CSE: Can you name a recent challenge you encountered in these facilities, and how you worked to overcome it?
Kuhlman: I was working on the design for a new semiconductor manufacturing facility. Our client was using an older factory as a reference model and we were scaling up the manufacturing process from the older model. One of the problems we had was in the old factory design—a code variance was required for the automation cabling to be terminated in the cable tray. The local jurisdiction considered this an insignificant issue being that it dealt with power limited circuits. The issue had more significance when trying to replicate the factory in other jurisdictions. You can’t assume any two jurisdictions will look at a variance issue the same way. We consulted with our client and developed a new network automation design for it that was fully code compliant and required no variance. Our client was reluctant to change from the older factory model that worked for it but came to realize that in order to make the replication of the factory easier, it was best to start with minimal code variances.

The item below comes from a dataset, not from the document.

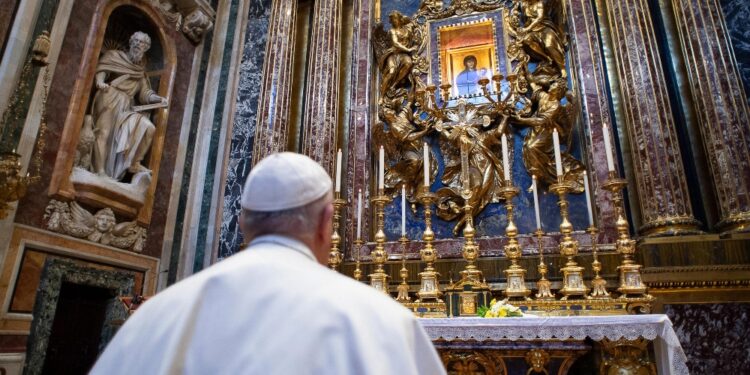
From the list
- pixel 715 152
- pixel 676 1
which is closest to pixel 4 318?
Result: pixel 715 152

Eisenberg: We did the code consulting work for a facility that has been in operation for 35 years, as a successful family-run business. The challenge was to convince the owners that today’s codes are more specific and at times more restrictive than decades ago. These present-day requirements apply to the client’s newly designed facility and we did a good job of educating the client on why these fire protection and life safety features are needed.

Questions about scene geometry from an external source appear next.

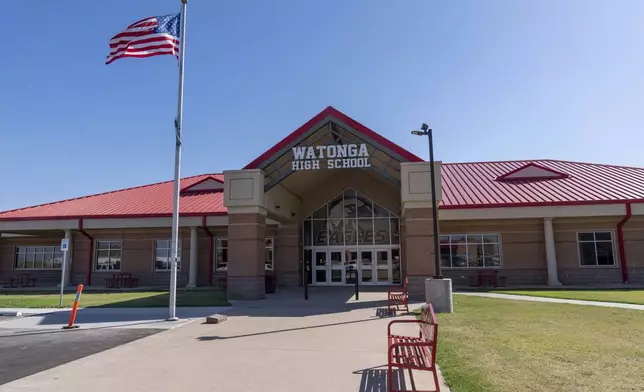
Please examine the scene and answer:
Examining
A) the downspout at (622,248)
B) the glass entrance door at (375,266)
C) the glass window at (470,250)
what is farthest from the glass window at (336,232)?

CSE: What’s the most important factor to keep in mind when wrestling with codes/standards issues in a manufacturing facility?
Kuhlman: The local authority having jurisdiction (AHJ) has to understand and be comfortable that the new facility will meet its requirements and be code compliant. A manufacturing or industrial facility can be very complex. A company deciding to open a new manufacturing facility in a small town can sound like blessing to the local workforce, but it can also be a nightmare for a local jurisdiction or fire marshal to comprehend the complexities of the facility and the applicable codes. Often third-party consulting services for the jurisdiction are required to bolster the local permitting processes. As the design firm for the new factory, it is necessary to be constantly engaged with the jurisdiction and its permitting or code consultant such that when it is time to grant operational readiness to the factory, there are no outstanding code issues.

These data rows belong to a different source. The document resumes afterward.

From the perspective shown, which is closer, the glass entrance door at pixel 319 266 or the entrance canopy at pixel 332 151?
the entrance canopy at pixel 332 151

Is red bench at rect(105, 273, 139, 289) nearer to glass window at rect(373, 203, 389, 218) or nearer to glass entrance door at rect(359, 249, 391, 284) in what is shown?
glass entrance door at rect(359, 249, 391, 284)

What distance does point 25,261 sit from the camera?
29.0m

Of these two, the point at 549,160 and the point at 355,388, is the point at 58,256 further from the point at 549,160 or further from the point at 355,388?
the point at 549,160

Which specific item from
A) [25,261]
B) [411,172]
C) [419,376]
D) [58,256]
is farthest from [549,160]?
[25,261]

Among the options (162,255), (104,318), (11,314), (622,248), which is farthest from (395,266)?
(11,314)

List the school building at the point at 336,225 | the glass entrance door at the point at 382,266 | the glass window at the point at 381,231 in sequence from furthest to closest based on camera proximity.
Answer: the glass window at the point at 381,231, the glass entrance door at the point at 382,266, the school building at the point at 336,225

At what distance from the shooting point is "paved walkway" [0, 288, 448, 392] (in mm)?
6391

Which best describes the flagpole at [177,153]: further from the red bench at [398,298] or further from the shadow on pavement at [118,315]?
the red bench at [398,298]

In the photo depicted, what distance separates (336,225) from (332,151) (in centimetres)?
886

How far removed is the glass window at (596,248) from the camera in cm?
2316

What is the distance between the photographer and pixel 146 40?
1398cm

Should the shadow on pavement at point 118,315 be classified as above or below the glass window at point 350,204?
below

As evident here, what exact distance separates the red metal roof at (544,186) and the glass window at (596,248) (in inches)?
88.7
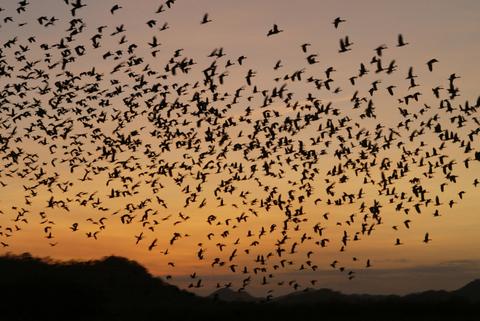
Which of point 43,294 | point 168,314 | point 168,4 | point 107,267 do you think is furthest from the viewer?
point 107,267

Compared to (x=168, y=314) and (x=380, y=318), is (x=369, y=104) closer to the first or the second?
(x=380, y=318)

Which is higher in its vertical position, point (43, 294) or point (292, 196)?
point (292, 196)

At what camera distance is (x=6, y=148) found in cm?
5062

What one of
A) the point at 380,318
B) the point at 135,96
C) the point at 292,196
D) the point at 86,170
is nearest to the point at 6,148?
the point at 86,170

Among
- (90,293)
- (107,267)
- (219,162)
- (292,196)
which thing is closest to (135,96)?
(219,162)

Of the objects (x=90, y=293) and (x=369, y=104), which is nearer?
(x=369, y=104)

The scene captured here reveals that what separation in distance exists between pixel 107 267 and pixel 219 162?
152 feet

Eisenberg: It is important to know that a facility may not be able to implement all of the applicable code requirements immediately or even in the first year after a survey or audit. As consultants, one of the most important tasks is to help categorize our recommendations into priorities, so facility managers can put together a multiyear compliance plan. Also, our findings need to be in a form that is useful for the facility—i.e., (1) code requirement, (2) how it applies to the specific site condition, and (3) our recommended solution. Simply put, a code summary with no context or recommended solutions is of little use to a plant manager.
CSE: What’s the one factor most commonly overlooked in electrical and power systems in such facilities?
Chow: Proper arc-flash training and procedures are often overlooked. We heard of an arc-flash that occurred on a project that had a 480-V panelboard left energized with its cover off. A painter got too close to the panel and an arc-flash occurred, resulting in injuries.
Kuhlman: In a manufacturing/industrial facility it is important to perform a circuit breaker coordination study. Due to the critical nature of the manufacturing process or the cost impact to the interruption of manufacturing, it is important that an electrical fault is isolated at the source without unnecessarily impacting other systems.
Eisenberg: There should be a clear agreement on what systems should be on emergency or standby power, and for how long.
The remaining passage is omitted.